Der Autofahrer tötet. Allein durch seine Anwesenheit. Der Autofahrer stößt Abgase aus. Oh, ich vergaß. GIFTIGE Abgase. Er parkt auf Radwegen, und tötet Rad- und Fußgänger. Er ist bequem und eigennützig; rücksichtslos und uneinsichtig.

Und wenn der Autofahrer daheim auf sein Fahrrad umsteigt, oder zu Fuß zur Apotheke läuft? Nun, dann wird er zum Radrüpel oder zum Fußgänger, der einfach so die Straße überquert.

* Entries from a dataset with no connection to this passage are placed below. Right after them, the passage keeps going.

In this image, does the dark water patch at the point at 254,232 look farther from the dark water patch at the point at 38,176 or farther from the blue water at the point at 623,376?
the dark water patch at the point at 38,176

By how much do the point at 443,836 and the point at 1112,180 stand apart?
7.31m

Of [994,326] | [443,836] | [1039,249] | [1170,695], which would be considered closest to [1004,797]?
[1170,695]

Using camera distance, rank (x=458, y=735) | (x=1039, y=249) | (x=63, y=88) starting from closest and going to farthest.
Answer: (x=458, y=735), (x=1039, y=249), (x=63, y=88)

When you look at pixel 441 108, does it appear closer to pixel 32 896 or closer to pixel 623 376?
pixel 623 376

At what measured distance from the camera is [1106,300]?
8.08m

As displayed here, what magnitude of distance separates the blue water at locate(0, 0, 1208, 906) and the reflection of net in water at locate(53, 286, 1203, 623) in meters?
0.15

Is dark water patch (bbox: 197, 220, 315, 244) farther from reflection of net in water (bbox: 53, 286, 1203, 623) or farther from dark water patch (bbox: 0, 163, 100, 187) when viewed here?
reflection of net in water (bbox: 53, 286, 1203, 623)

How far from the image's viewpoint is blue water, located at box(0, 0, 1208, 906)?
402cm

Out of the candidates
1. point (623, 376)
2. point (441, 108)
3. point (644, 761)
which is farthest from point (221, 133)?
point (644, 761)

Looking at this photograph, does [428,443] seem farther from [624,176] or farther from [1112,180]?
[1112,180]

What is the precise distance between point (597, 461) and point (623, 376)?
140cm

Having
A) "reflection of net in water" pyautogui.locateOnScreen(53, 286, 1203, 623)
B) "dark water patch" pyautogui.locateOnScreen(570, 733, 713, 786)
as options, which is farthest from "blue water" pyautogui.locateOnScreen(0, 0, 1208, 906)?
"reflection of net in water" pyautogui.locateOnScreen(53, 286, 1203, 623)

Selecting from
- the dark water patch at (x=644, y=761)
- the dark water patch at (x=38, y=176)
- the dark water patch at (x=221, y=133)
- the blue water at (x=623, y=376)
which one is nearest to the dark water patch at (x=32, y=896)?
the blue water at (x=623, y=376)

Was bringt als purer Hass? Ziemlich wenig, würde ich sagen. Ich merke, dass je mehr Wut dahinter steckt, Lösungsansätze die wirklich helfen in semireligiösen Beschimpfungen versanden. Menschen äußern mit einem Mal Forderungen, die sie selber nicht mehr hinterfragen.

Alle Autos aus den Innenstädten. Was nicht per Lastenrad geliefert werden kann, soll draußen bleiben. Und wie kommt der Umzug in die neue Wohnung? Wie kommt der neue Gefrierschrank in dein Haus? Wie kommt der Herzinfarktpatient ins Krankenhaus? Wie kommt die Feuerwehr zum Brand? Nein, zurück in düstere vormittelalterliche Zeiten wollen wir alle nicht. Ok, die meisten wollen das nicht.

Dabei gibt es aus derartigen Diskussionen durchaus passable Ansätze - die allerdings nicht auf alles funktionieren. Paketdienste überlegen in Großstädten eine Zustellung per Lastenrad. Es gibt einige mehr oder weniger Leihradangebote. Falträder sind in Mode (mein Brompton liegt im Kofferraum oder steht im Gepäckregal vom ICE). Das erspart regelmäßig den Parksuchverkehr.

Heute bin ich wieder mit dem Auto unterwegs. Mein angemacktes Knie schmerzt, und die Strecke, die ich gleich noch fahren muss, schaffe ich nicht per Rad oder ÖPNV. Nicht in angemessener Zeit.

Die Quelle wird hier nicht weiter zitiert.